Take the line that contains "From the photographer's" and each line after it in the material below, and transcribe them exactly, stopping at the end.

— Start Records for this task —

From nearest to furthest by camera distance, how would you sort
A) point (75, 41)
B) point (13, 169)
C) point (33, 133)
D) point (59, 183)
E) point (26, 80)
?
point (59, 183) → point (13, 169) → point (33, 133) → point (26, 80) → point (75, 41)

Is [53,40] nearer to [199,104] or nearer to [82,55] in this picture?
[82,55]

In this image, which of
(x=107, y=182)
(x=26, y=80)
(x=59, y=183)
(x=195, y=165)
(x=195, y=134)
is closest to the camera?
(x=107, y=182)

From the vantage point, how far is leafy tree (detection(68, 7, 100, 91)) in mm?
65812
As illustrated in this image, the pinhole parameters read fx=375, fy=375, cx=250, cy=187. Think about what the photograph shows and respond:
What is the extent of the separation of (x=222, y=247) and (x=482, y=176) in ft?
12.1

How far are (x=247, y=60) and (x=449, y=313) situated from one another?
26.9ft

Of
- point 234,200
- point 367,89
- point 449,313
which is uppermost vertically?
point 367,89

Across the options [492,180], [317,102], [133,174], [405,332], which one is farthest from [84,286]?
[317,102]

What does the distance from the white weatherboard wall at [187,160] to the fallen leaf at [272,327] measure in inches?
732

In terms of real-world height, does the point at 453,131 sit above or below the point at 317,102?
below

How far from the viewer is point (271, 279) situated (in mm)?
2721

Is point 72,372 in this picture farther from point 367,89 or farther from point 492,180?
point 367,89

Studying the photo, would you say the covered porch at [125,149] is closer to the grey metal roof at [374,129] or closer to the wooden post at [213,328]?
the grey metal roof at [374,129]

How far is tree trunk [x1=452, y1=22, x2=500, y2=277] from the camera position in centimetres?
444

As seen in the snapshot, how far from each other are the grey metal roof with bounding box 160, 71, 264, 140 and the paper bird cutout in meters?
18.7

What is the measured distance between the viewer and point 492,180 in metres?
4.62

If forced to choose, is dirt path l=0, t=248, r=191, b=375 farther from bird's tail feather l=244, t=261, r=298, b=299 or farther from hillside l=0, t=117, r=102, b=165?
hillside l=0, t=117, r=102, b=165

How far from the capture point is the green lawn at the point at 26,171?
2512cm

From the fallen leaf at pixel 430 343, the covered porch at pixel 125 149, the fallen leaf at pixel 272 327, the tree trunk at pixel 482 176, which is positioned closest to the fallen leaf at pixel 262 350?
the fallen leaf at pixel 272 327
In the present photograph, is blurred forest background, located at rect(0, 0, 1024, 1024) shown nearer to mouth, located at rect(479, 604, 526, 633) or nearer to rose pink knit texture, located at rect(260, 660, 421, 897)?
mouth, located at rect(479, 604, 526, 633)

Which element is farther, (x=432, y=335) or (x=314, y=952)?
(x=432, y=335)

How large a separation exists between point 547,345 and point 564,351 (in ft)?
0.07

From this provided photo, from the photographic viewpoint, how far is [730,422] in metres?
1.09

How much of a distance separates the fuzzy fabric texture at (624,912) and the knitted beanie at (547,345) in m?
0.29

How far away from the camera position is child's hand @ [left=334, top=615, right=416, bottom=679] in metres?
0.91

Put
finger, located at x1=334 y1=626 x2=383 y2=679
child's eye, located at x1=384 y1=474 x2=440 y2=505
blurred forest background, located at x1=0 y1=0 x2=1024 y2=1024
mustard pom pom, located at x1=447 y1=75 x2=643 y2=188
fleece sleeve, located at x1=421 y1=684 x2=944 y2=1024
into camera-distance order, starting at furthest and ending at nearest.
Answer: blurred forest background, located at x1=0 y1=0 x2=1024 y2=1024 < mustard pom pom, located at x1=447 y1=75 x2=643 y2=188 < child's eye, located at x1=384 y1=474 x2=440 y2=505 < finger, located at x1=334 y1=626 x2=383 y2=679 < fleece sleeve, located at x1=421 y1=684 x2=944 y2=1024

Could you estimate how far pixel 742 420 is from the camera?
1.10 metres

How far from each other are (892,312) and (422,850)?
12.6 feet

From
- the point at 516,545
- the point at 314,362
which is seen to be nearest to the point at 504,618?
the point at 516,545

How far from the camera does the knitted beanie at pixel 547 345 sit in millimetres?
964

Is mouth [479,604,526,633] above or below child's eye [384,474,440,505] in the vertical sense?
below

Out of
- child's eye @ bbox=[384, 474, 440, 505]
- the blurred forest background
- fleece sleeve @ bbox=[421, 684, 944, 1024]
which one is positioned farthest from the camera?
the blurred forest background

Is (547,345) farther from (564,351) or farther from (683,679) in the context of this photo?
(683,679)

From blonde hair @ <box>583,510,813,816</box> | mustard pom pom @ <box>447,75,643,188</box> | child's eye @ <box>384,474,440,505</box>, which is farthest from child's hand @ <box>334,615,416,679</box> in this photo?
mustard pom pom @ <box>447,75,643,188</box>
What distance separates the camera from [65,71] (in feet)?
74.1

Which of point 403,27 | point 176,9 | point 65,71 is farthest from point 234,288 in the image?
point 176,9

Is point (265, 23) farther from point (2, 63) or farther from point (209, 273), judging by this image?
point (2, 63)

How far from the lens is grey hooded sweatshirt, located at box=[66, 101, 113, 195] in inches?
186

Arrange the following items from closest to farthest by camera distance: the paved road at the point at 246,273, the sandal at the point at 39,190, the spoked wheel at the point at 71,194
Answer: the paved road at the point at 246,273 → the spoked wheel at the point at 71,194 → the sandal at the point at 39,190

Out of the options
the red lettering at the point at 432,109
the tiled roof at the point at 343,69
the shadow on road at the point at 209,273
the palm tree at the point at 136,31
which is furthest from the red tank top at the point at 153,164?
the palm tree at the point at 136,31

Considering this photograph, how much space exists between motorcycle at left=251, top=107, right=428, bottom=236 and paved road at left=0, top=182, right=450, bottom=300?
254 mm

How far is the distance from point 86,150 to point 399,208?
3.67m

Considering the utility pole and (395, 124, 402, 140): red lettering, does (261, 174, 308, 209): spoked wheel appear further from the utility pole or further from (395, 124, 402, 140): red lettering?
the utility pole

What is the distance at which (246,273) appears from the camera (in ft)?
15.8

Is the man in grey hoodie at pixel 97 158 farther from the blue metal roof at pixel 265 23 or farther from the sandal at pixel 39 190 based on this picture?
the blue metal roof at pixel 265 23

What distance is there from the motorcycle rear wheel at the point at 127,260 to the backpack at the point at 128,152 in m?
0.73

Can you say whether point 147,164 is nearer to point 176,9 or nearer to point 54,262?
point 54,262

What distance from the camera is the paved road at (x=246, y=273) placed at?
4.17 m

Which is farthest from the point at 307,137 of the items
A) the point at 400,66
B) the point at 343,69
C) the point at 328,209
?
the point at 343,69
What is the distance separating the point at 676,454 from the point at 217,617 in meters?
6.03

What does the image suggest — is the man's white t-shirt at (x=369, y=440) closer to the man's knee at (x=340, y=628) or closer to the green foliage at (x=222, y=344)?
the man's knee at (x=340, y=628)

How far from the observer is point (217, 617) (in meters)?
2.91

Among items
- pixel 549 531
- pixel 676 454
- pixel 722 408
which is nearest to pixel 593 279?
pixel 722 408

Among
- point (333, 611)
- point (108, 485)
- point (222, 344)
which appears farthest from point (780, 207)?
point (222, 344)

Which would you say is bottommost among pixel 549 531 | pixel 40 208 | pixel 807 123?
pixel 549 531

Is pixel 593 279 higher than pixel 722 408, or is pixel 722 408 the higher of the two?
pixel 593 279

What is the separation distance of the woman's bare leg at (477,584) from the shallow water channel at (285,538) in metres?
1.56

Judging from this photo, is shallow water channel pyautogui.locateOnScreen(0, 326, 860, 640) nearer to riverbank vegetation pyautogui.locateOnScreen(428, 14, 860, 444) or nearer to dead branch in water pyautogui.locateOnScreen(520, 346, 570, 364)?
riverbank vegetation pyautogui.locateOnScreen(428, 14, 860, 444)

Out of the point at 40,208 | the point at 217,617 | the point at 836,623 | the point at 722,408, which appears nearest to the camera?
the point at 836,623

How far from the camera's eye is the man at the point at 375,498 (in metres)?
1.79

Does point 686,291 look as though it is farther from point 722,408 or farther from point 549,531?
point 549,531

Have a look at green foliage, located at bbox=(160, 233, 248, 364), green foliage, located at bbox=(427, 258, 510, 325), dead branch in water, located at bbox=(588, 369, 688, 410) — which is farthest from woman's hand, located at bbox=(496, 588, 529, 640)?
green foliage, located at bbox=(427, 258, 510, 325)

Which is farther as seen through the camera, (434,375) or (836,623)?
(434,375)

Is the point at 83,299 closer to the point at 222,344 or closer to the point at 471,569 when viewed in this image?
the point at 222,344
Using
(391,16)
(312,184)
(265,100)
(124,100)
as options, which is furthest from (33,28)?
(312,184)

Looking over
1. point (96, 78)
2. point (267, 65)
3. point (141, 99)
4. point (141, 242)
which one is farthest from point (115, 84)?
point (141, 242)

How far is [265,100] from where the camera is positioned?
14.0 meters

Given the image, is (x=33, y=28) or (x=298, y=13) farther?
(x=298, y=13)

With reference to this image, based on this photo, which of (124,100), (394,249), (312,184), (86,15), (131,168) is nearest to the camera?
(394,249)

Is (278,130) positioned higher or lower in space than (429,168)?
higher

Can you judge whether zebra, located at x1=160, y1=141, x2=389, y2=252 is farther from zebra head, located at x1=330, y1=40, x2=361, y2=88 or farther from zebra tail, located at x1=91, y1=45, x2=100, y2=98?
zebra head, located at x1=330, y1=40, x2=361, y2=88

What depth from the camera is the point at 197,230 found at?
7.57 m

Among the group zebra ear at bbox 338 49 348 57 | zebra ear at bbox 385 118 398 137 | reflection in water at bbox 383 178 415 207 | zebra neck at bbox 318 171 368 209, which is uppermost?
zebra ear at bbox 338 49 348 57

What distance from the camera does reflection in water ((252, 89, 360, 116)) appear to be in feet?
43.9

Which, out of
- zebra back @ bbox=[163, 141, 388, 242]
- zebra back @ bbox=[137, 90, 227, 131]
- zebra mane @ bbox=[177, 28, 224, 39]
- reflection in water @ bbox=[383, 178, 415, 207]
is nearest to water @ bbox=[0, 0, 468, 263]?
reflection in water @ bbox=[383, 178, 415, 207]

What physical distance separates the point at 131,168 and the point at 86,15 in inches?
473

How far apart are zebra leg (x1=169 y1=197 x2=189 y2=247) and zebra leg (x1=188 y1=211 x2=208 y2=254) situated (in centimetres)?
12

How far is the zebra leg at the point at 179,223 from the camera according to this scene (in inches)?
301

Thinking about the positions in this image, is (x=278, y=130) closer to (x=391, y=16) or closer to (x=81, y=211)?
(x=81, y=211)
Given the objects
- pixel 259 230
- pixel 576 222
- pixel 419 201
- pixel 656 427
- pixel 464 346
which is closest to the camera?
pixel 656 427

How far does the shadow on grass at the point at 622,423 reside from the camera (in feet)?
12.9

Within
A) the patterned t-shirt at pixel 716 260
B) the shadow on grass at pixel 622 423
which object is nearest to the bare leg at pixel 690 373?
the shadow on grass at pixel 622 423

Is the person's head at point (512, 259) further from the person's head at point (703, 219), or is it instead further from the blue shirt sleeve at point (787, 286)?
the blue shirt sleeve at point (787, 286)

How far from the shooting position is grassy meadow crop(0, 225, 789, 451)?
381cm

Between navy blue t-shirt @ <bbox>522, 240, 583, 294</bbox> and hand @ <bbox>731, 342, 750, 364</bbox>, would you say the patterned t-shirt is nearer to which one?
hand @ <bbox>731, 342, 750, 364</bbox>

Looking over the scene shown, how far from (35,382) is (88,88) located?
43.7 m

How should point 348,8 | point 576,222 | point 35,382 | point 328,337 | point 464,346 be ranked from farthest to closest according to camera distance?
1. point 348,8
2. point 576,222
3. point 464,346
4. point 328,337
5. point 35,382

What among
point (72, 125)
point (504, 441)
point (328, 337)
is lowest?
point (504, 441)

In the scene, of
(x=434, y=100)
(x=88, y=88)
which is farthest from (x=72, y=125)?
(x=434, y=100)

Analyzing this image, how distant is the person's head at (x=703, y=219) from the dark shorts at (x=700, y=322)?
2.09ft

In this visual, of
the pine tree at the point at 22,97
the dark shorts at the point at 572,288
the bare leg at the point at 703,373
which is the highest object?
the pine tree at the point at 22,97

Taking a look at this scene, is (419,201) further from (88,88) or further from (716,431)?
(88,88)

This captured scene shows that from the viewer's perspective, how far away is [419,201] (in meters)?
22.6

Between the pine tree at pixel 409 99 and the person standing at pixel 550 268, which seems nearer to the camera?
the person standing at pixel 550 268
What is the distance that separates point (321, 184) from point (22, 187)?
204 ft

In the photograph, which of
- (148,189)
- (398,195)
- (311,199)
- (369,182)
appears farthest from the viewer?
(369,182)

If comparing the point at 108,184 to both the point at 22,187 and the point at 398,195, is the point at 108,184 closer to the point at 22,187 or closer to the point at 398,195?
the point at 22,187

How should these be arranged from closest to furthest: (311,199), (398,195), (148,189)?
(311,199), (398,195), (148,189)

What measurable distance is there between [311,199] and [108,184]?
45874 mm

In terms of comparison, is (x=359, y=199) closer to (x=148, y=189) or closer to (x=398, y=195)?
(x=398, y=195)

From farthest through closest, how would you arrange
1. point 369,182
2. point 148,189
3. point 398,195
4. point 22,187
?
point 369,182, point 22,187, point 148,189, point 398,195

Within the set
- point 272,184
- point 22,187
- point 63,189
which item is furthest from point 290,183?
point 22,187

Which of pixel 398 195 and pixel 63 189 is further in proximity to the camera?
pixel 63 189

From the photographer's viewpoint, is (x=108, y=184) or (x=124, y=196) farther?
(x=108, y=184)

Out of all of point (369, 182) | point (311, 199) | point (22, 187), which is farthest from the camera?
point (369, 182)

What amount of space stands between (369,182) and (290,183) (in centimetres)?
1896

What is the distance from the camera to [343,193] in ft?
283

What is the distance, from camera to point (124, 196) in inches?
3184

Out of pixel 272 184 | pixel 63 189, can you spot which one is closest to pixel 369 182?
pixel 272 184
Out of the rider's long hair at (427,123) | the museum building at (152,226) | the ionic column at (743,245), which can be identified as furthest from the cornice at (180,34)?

— End Records for this task —

### [Right answer]
From the photographer's viewpoint, is (x=108, y=184) or (x=124, y=196) farther?
(x=108, y=184)

Out of all of point (369, 182) | point (311, 199) | point (22, 187), which is farthest from the camera?
point (369, 182)

What amount of space stands between (369,182) and (290,183) (in centimetres)?
1896

What is the distance from the camera to [343,193] in ft?
283

What is the distance, from camera to point (124, 196) in inches?
3184

Out of pixel 272 184 | pixel 63 189, can you spot which one is closest to pixel 369 182?
pixel 272 184
Out of the rider's long hair at (427,123) | the museum building at (152,226) | the ionic column at (743,245), which can be identified as furthest from the cornice at (180,34)?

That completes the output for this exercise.